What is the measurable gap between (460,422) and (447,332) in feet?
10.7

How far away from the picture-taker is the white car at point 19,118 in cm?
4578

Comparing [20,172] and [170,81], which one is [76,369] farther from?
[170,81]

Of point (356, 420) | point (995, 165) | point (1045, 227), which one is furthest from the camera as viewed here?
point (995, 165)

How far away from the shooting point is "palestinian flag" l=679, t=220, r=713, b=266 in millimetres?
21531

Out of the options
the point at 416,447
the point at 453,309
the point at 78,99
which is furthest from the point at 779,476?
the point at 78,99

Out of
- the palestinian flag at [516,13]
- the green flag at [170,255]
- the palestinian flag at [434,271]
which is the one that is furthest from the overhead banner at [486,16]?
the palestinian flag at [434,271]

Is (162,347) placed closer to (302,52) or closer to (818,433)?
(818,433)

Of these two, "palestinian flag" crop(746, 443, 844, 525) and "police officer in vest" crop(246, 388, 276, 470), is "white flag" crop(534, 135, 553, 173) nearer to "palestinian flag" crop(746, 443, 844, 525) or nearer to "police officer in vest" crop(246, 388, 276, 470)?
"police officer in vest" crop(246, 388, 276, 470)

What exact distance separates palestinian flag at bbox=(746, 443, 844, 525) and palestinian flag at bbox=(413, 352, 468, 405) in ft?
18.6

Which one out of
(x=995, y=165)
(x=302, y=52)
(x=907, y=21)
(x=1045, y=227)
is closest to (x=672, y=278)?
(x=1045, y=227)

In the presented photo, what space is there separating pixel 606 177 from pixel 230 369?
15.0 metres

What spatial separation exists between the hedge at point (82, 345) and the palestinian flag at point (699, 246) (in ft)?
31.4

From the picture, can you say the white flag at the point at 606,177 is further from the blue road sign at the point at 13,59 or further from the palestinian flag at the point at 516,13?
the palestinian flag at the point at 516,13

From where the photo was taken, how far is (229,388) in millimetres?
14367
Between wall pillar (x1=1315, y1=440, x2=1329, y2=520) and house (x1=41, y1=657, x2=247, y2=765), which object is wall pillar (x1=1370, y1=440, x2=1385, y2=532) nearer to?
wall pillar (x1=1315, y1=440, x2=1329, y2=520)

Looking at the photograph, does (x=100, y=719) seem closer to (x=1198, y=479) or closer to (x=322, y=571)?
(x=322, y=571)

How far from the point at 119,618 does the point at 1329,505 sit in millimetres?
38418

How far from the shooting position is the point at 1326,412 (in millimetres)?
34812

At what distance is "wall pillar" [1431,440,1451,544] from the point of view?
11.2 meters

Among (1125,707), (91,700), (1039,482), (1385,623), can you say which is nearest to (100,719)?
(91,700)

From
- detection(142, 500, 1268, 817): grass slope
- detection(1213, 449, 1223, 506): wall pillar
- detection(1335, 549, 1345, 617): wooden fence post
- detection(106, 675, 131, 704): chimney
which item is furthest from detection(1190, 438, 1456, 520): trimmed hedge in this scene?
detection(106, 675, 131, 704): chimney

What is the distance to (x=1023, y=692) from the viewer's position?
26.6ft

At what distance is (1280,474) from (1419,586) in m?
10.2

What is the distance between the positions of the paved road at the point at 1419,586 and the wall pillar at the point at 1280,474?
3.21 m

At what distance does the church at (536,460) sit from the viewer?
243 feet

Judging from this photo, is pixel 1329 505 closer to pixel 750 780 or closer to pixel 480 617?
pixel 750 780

----------

THE TASK »
Reproduce every line from the line with "How far from the point" up to and including the line with "11.2 meters", requests included, scaling each distance in the answers by 0.5. Round each result to the number of decimal places the original had, with halves rounded up.

IN RESPONSE »
How far from the point at 119,618 does the point at 1329,505 sit in millimetres?
19209

How far from the shooting position is the point at 1326,412 (in millimetres)?
17406

At what distance is "wall pillar" [1431,440,1451,544] from the point of view?
5.6 meters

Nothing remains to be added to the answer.